§ Task instructions
Please show every line in the entries below that includes the word "genus".

§ Available data

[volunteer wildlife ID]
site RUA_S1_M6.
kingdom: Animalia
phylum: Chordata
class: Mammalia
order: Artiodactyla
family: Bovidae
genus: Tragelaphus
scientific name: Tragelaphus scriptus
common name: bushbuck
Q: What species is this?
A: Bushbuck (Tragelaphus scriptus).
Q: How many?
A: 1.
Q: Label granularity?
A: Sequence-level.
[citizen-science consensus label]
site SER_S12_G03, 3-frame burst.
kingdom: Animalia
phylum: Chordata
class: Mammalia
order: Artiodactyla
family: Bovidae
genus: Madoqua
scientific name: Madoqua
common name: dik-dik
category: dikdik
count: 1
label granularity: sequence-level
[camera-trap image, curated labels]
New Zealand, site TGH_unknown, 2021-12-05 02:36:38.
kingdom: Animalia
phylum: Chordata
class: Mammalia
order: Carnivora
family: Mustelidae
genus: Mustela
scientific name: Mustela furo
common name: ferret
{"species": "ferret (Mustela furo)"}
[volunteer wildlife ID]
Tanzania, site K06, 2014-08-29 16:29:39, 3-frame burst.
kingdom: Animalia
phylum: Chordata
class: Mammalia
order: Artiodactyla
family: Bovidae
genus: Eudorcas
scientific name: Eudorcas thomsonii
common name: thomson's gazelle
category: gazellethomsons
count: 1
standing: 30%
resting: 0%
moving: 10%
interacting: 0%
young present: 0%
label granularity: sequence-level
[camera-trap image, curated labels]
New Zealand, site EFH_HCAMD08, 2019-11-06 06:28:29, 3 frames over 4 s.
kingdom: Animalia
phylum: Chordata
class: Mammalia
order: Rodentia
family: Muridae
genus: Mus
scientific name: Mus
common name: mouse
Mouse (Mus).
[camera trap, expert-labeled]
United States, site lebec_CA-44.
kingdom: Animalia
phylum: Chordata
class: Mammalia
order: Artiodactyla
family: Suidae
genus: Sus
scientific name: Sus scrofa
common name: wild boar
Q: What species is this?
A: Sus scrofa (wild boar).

§ Solution to the problem
genus: Tragelaphus
genus: Madoqua
genus: Mustela
genus: Eudorcas
genus: Mus
genus: Sus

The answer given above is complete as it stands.